**What is needed:** Rewrite the lines below as a numbered list, omitting any blank lines.

**Spatial reasoning question data:**
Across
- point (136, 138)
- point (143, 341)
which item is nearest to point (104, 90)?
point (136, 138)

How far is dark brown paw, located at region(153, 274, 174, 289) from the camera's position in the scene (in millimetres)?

**Response:**
1. Across
2. - point (136, 138)
3. - point (143, 341)
4. which item is nearest to point (104, 90)?
5. point (136, 138)
6. How far is dark brown paw, located at region(153, 274, 174, 289) from the camera's position in the scene (in millimetres)?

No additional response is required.